A co Pani radzi w mojej sytuacji:
Pracowałam 2 lata jako Główna księgowa. Mój przełożony oczekiwał ode mnie kreatywnej księgowości. Czy na kolejnej rozmowie (szukam pracy, bo nie chcę uczestniczyć w tego typu praktykach) mówić o tym otwarcie?
Gosiu, a czy znasz dowcip o księgowych? Dobry księgowy to taki, który na pytanie „Ile jest 2+2?” odpowie „A ile ma być?”. I jest w tym niestety ziarno prawdy…
Bo prawda jest taka, że zatrudniamy księgowych albo prawników po to właśnie, by uczynili niemożliwe możliwym. I nie mówię tutaj o łamaniu prawa, ale o szukaniu korzystnych dla pracodawcy interpretacji i rozwiązań.
Nie jestem specjalistą od finansów, więc nie wiem na ile oczekiwania Twojego szefa co do kreatywnej księgowości były do obronienia w świetle prawa.
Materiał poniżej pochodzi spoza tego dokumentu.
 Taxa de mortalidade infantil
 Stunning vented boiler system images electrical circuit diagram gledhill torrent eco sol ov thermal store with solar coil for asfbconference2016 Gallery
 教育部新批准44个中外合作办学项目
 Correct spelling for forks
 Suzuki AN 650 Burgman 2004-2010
Z mojego podwórka mogę powiedzieć, że kilka razy zdarzyło mi się dokonać korzystnej dla firmy interpretacji przepisów, wykorzystując istniejące luki prawne. I nie mam co do tego żadnych wątpliwości, że taka jest moja rola i po to TAKŻE jestem zatrudniona.
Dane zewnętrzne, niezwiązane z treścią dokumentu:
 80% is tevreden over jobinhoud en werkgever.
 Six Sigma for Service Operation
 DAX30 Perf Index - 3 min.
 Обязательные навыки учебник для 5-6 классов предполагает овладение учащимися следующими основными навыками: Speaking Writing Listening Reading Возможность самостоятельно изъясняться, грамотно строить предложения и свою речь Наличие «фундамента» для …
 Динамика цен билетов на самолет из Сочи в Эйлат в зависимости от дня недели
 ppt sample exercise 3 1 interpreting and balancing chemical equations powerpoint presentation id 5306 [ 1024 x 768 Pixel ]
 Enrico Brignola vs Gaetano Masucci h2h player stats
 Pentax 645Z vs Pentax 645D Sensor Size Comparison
A czy chwalić się niechęcią do naginania prawa na rozmowie? Jeśli tak Ci to doskwiera, to raczej tak. Istnieje jednak ryzyko, że nikt nie będzie chciał zatrudnić księgowego, dla którego 2+2 daje zawsze 4…
Jak widzisz jest to wybór moralny. I pozostawiam go Tobie.
Życzę powodzenia w szukaniu uczciwego miejsca pracy.
Zgodnie z kodeksem pracy pracownik jest obowiązany wykonywać pracę sumiennie i starannie oraz stosować się do poleceń przełożonych, które dotyczą pracy, jeżeli nie są one sprzeczne z przepisami prawa. A contrario – pracownik nie ma obowiązku wykonania polecenia służbowego jeśli jest sprzeczne z prawem. A jeśli je wykonuje, to niestety na własną odpowiedzialność.